ACTION ITEM - Give the listing again, word for word, and let no picture into it.

DATASET RECORDS -
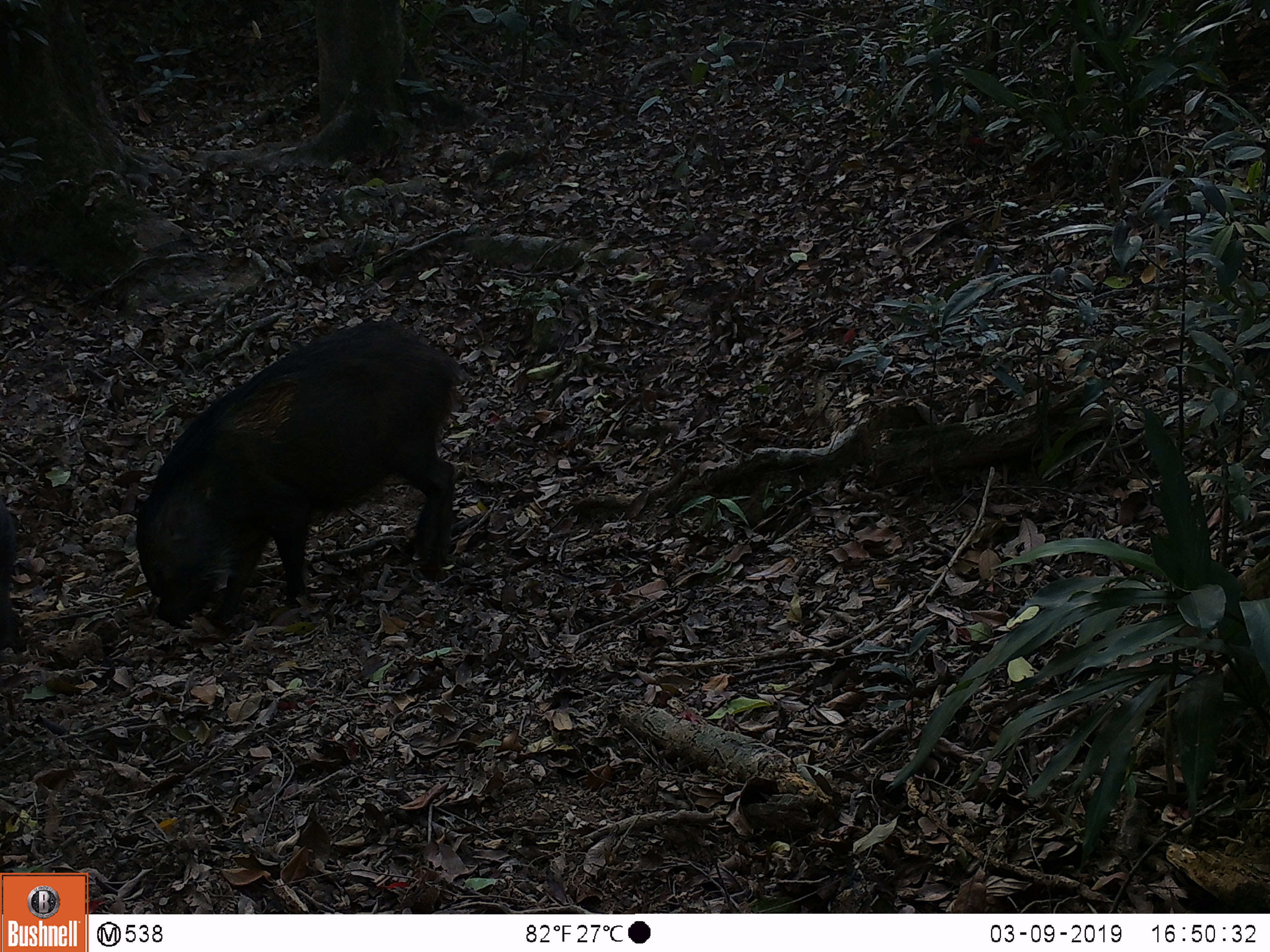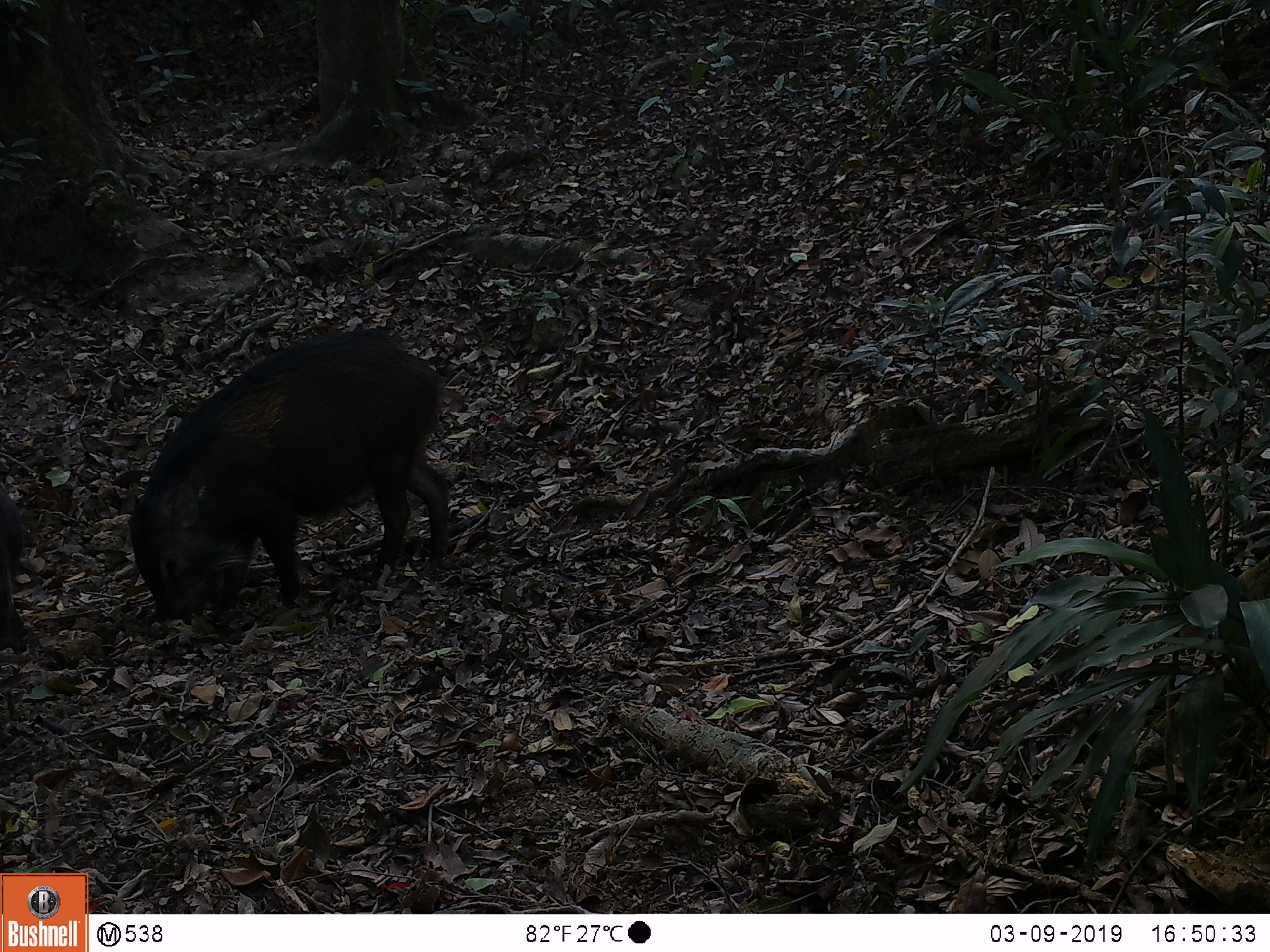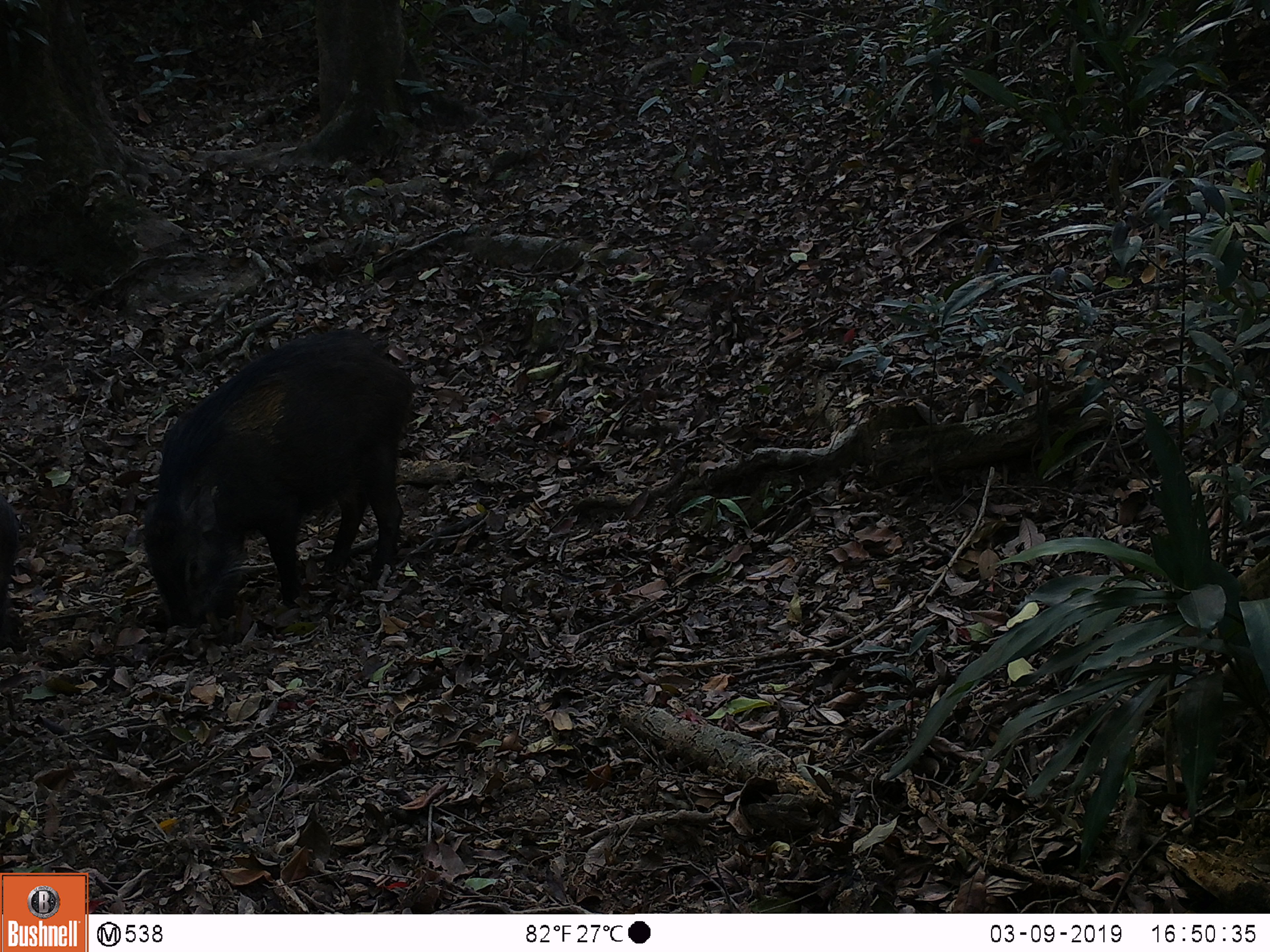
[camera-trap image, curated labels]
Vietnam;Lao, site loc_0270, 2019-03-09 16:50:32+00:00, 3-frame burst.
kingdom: Animalia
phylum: Chordata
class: Mammalia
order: Artiodactyla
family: Suidae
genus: Sus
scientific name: Sus scrofa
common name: eurasian wild pig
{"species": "eurasian wild pig (Sus scrofa)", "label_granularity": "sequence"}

REPLY -
[camera-trap image, curated labels]
Vietnam;Lao, site loc_0270, 2019-03-09 16:50:32+00:00, 3-frame burst.
kingdom: Animalia
phylum: Chordata
class: Mammalia
order: Artiodactyla
family: Suidae
genus: Sus
scientific name: Sus scrofa
common name: eurasian wild pig
{"species": "eurasian wild pig (Sus scrofa)", "label_granularity": "sequence"}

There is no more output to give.